[What is being asked]:
Report each line from the entries in which "name" can be found.

START Input records

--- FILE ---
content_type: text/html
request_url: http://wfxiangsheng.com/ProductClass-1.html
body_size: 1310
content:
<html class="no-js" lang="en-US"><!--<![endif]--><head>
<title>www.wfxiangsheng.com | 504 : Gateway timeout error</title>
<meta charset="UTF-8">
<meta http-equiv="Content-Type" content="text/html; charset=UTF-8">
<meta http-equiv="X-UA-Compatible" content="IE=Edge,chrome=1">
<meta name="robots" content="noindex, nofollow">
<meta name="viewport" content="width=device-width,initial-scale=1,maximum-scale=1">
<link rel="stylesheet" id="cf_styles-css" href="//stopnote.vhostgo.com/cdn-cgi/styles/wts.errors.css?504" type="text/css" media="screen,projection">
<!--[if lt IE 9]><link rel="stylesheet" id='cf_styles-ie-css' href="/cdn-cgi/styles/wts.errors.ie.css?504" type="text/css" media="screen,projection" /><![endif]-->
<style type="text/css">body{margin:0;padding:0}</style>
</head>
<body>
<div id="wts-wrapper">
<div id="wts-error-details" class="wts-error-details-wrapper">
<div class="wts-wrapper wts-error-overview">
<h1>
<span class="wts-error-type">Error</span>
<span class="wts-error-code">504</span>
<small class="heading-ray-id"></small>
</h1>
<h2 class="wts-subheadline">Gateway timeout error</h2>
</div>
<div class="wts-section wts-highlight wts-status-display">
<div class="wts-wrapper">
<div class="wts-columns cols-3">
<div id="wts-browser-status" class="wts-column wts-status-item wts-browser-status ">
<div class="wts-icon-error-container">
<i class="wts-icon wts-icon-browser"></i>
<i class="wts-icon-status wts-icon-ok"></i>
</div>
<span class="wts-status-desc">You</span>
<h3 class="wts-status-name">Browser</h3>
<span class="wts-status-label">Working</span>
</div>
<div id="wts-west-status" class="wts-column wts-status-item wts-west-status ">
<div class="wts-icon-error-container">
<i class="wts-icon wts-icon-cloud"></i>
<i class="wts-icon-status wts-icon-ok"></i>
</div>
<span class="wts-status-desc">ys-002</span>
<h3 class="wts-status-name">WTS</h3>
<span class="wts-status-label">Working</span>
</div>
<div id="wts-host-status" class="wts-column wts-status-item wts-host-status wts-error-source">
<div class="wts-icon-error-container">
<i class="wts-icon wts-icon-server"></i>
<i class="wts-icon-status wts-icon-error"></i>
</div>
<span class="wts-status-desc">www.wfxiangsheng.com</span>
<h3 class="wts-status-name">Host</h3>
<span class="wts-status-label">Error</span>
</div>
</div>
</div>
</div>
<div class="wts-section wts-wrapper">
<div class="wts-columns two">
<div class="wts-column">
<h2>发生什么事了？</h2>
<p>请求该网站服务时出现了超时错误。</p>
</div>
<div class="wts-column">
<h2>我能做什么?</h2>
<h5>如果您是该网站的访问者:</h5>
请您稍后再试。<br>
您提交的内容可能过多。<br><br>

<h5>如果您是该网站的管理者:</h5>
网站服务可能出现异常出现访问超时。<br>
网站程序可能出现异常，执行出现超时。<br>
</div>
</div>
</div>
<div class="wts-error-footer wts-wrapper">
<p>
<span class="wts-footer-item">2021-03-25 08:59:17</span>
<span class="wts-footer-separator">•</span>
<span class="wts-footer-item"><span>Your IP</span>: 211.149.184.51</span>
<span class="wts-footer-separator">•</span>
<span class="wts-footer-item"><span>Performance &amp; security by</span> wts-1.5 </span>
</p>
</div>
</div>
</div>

END Input records

[Written answer]:
<meta name="robots" content="noindex, nofollow">
<meta name="viewport" content="width=device-width,initial-scale=1,maximum-scale=1">
<h3 class="wts-status-name">Browser</h3>
<h3 class="wts-status-name">WTS</h3>
<h3 class="wts-status-name">Host</h3>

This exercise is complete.